Begin

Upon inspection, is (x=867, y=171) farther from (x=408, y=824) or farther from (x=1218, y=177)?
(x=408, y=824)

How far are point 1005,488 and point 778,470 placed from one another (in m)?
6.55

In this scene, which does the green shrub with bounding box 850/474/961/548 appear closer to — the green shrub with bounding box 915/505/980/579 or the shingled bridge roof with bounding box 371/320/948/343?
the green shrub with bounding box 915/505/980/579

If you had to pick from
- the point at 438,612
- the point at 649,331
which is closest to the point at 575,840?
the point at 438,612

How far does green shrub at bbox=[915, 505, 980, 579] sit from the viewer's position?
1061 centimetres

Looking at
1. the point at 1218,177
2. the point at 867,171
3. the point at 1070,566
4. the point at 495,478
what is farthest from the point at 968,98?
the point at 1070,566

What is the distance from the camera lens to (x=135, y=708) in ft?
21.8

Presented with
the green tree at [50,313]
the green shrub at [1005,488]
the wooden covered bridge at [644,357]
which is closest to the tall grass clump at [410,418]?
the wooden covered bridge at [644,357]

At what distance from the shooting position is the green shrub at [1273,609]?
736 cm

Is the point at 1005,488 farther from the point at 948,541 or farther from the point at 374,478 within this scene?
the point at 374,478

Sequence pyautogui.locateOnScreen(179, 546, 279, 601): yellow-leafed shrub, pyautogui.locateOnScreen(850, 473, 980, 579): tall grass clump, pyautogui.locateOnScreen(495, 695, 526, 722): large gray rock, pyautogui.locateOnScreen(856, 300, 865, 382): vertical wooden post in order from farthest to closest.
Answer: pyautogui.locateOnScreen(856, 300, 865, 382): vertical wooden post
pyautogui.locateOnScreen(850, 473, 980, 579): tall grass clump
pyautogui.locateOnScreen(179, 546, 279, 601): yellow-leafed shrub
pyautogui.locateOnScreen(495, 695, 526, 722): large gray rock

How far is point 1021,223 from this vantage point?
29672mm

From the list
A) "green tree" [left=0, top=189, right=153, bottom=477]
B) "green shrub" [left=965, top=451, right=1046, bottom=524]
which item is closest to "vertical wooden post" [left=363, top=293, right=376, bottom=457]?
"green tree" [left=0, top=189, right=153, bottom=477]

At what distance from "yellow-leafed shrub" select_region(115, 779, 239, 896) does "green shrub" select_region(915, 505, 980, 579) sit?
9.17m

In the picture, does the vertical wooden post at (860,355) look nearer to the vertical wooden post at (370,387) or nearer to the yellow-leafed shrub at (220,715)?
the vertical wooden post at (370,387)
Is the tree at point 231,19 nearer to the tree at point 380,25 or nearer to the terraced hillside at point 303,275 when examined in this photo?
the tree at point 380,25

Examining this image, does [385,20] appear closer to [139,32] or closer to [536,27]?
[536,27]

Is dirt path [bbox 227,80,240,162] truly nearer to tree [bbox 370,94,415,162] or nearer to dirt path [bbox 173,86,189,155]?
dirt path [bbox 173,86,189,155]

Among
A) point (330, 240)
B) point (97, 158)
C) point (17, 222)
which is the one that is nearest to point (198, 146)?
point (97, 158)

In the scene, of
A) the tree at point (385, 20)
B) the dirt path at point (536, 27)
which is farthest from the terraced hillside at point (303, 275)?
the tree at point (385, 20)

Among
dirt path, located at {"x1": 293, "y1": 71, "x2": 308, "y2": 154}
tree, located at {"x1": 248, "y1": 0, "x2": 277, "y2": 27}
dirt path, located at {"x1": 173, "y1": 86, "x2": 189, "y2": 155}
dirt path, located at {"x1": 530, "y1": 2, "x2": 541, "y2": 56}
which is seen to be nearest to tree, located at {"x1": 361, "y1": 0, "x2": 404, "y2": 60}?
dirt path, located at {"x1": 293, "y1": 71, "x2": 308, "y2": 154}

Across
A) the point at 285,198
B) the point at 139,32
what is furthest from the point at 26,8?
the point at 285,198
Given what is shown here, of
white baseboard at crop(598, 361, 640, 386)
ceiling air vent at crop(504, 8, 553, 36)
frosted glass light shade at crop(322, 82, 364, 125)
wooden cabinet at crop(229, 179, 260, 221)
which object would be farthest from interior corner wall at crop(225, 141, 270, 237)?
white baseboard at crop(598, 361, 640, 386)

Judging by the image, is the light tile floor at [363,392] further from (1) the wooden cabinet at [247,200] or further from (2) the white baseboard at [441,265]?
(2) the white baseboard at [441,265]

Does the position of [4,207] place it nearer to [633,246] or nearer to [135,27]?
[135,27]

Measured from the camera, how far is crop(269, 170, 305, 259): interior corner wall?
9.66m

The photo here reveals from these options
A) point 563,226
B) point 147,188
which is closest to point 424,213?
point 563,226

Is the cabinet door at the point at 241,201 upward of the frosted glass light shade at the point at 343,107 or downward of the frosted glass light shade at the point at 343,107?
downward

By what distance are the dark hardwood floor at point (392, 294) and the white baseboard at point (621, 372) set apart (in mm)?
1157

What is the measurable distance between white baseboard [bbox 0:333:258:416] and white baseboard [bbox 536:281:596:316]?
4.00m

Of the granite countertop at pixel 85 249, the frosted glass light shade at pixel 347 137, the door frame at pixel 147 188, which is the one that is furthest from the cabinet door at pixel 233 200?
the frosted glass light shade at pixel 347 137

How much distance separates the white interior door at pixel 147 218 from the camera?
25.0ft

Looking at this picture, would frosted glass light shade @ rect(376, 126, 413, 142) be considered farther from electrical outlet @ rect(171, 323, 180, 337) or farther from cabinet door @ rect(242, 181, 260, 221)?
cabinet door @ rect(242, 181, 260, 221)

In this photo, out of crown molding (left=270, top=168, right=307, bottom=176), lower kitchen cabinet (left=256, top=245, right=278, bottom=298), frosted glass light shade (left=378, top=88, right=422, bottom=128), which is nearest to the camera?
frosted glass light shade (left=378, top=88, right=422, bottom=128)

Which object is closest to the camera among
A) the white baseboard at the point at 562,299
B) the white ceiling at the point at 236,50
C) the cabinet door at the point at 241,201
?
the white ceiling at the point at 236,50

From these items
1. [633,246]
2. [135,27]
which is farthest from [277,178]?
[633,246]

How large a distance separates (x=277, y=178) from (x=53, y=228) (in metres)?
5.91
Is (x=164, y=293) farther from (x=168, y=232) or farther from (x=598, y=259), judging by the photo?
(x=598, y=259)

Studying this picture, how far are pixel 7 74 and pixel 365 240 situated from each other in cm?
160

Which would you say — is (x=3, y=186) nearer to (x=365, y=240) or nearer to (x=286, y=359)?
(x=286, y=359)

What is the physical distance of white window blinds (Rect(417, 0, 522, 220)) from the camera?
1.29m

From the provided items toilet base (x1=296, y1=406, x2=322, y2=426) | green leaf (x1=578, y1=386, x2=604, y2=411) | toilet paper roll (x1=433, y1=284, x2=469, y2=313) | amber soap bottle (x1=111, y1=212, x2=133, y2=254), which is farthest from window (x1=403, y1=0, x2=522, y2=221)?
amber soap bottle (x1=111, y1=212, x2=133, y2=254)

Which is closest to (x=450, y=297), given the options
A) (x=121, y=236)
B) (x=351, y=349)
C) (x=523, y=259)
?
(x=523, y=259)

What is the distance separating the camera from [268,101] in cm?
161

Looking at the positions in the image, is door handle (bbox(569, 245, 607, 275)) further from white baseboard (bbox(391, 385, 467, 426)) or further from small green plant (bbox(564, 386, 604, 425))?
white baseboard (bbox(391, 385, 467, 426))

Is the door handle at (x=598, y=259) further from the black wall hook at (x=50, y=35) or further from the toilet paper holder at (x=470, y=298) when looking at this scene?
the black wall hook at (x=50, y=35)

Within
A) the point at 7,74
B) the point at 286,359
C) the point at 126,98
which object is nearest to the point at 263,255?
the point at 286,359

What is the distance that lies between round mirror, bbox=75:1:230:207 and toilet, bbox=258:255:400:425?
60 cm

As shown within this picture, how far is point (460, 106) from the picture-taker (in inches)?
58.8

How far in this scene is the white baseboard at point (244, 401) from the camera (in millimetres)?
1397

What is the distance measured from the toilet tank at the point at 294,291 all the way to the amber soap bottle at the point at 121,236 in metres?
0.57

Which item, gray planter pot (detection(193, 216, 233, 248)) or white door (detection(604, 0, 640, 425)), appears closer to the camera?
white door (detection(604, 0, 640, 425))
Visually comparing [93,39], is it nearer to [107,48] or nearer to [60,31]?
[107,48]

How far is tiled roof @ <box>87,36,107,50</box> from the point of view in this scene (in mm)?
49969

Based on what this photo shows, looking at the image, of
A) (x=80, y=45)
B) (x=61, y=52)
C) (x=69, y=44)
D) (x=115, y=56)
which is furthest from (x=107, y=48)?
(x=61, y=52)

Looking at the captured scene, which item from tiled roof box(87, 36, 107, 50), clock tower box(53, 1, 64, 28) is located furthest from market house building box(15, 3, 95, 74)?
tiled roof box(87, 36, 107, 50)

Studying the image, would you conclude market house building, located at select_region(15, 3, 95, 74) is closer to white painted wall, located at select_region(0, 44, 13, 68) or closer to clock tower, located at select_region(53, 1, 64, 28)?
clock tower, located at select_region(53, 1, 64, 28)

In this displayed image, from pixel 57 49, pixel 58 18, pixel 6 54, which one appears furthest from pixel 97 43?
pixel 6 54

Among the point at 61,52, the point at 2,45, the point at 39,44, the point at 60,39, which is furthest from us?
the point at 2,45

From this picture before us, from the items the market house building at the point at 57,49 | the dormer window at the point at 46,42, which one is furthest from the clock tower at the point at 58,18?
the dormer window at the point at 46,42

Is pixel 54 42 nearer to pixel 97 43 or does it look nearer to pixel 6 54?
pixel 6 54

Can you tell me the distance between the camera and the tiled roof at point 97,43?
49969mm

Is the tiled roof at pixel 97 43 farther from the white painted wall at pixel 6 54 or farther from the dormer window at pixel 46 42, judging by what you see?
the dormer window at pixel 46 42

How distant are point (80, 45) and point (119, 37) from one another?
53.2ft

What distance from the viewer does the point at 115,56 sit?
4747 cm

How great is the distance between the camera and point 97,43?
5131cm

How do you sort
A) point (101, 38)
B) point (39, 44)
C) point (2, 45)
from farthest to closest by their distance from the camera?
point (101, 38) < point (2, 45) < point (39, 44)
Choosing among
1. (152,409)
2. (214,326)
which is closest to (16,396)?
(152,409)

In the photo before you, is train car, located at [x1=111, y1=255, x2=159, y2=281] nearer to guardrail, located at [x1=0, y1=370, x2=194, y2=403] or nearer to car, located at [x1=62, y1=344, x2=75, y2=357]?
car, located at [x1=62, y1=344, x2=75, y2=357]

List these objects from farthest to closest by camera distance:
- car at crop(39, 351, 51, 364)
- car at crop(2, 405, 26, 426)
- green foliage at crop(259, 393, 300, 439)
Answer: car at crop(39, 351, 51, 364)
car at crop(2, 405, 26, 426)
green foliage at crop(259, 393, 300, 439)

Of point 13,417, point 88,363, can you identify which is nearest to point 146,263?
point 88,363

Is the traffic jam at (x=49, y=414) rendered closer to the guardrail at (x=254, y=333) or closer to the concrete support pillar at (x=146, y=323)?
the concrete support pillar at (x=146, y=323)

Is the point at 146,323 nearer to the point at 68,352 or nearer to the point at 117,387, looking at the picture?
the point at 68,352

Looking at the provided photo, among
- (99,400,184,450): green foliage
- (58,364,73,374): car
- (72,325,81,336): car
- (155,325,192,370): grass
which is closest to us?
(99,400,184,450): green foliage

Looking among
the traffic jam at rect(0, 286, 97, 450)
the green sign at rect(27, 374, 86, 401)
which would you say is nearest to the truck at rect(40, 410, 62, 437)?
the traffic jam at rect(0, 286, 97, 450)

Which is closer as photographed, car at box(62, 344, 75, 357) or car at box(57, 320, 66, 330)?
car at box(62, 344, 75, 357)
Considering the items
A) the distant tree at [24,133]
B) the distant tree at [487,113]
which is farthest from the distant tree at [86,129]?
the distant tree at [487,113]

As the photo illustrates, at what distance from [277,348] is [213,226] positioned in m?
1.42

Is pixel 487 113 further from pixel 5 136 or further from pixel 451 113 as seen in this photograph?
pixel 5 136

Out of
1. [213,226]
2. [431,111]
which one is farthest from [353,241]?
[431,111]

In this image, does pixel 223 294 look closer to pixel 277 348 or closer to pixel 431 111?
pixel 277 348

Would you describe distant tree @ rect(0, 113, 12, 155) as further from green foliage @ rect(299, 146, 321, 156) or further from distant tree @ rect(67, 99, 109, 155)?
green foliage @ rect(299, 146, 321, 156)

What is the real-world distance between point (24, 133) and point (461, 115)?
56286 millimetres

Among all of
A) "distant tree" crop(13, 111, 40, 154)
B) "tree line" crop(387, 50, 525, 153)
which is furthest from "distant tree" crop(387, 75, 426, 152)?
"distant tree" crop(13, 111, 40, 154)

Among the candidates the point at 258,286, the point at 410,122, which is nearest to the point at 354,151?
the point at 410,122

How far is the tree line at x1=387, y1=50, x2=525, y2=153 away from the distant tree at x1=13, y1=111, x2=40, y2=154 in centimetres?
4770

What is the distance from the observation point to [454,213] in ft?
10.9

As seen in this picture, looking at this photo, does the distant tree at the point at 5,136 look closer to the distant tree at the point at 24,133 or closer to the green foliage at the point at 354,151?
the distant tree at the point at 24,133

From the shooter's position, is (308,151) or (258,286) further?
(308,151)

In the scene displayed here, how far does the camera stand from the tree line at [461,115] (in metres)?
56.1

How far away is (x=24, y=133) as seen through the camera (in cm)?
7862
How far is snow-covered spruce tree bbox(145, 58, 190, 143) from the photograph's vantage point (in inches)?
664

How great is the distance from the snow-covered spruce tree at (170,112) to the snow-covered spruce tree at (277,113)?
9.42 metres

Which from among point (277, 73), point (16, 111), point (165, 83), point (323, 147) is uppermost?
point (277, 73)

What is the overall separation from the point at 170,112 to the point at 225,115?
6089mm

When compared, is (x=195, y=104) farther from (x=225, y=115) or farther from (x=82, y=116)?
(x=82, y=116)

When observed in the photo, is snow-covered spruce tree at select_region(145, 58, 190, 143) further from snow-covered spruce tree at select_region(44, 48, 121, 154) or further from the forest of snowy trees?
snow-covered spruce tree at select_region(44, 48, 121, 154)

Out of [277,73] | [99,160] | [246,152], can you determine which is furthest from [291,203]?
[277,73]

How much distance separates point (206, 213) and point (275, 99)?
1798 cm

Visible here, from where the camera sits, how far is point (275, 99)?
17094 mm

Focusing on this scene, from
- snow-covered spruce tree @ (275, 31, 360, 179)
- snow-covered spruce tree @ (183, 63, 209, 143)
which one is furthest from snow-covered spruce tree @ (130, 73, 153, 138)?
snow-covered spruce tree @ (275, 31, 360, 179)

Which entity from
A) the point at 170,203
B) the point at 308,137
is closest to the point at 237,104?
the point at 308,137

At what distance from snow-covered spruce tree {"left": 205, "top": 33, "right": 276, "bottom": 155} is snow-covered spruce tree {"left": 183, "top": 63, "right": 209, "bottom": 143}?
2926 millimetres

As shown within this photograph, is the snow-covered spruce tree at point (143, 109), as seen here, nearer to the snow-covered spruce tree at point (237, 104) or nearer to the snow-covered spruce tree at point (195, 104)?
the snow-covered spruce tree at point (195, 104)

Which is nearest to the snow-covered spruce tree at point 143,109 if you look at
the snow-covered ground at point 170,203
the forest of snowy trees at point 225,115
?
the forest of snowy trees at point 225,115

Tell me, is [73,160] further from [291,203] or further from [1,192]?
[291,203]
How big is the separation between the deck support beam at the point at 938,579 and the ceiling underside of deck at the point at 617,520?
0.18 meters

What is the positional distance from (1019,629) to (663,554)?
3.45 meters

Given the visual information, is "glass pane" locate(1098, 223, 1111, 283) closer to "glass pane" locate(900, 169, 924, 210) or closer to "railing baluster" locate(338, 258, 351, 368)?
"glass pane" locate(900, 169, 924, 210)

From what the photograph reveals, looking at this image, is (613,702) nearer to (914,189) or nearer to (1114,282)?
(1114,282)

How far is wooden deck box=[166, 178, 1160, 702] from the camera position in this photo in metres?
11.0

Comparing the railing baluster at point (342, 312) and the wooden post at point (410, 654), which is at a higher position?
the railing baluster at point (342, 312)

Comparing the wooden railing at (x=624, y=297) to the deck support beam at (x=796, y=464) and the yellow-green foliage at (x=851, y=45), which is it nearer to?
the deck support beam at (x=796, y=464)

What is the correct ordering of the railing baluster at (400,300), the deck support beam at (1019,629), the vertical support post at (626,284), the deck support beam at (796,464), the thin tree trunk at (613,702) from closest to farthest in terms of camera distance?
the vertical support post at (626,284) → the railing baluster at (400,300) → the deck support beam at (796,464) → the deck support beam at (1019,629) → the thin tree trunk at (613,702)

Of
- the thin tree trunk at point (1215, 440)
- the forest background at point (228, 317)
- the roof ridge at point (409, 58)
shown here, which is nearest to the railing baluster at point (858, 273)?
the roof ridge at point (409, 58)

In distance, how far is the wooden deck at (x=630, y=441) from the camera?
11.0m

End

DIRECTIONS
Reproduce the records word for word. Begin at the line that contains "Comparing the railing" and continue through the end of the records.

FINAL RESULT
Comparing the railing baluster at point (342, 312) and the wooden post at point (410, 654), which is at a higher position?
the railing baluster at point (342, 312)

Comparing the wooden railing at (x=624, y=297) to the deck support beam at (x=796, y=464) and the yellow-green foliage at (x=851, y=45), which is it nearer to?
the deck support beam at (x=796, y=464)

What is the correct ordering of the railing baluster at (400,300), the deck support beam at (1019,629), the vertical support post at (626,284), the deck support beam at (796,464), the thin tree trunk at (613,702) from closest to farthest in terms of camera distance?
the vertical support post at (626,284) → the railing baluster at (400,300) → the deck support beam at (796,464) → the deck support beam at (1019,629) → the thin tree trunk at (613,702)

Of
- the thin tree trunk at point (1215, 440)
- the forest background at point (228, 317)
- the roof ridge at point (409, 58)
shown here, which is nearest to the railing baluster at point (858, 273)?
the roof ridge at point (409, 58)

In distance, how far is the wooden deck at (x=630, y=441) from the camera?
11.0m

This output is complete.